I did agree with the links comments about modifying the sear spring. These are typically about twice as strong as they need to be and reducing their width can improve things greatly.
Do not shorten them though. Although some may think that would help, exactly the opposite will happen if the leg of the spring is shortened.

Another common problem can be as simple as the tightness of the sear pivot screw.
This screw is often tightened. If this is done the sear will be pinched between the lockplate and the bridle making it almost impossible to move.

This screw should be run down until it is snug. Then back it off about 1/2 turn.

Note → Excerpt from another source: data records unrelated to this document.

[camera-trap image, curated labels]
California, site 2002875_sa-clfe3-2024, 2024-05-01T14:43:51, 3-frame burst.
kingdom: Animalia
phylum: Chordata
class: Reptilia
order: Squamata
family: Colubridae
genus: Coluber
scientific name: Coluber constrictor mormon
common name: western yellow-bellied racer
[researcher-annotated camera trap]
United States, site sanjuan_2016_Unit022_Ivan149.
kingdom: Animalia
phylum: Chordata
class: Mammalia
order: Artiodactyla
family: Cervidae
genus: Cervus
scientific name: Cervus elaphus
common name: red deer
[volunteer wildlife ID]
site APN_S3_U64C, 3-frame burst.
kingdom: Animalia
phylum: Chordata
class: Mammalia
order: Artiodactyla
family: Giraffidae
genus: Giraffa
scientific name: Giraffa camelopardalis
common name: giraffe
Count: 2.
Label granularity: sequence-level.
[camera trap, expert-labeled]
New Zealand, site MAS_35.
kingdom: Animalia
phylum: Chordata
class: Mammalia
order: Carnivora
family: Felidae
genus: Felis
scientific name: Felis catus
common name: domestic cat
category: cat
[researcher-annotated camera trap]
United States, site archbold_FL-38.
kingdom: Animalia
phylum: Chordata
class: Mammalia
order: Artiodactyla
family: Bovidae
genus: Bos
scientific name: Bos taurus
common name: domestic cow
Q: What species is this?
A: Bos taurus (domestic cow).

In this condition the sear will be free to move without undue slop. If your concerned about the screw changing its setting, a drop of LocTite on the threads will keep it in place.
 
These Armi Sport locks do need a lot of help. I tinkered with mine a little and improved it some, but it is still about eight pounds. The modifications in the link can be done safely if properly done, improperly done can lead to buying new parts or downright dangerous. There are places that will professionaly tune the lock. Check out the NSSA website, you will get lots of info there.
 
Hi Many, It's been a while since I've tinkered with one, I used to take em apart and polish some of the surfaces back in the early seventys when I shot with the N-SSA. I'll have to get a mainspring vise again, I've had the lock out of the gun and it seems really well made. I know I ain't livin with this ridicules hard trigger pull no-how
 
I hear you. I don't know what the pull was on mine, but it was awful. It was not only heavy but long as well. I think I just need to smooth up the notch in the tumbler a little more now to get it where I need it.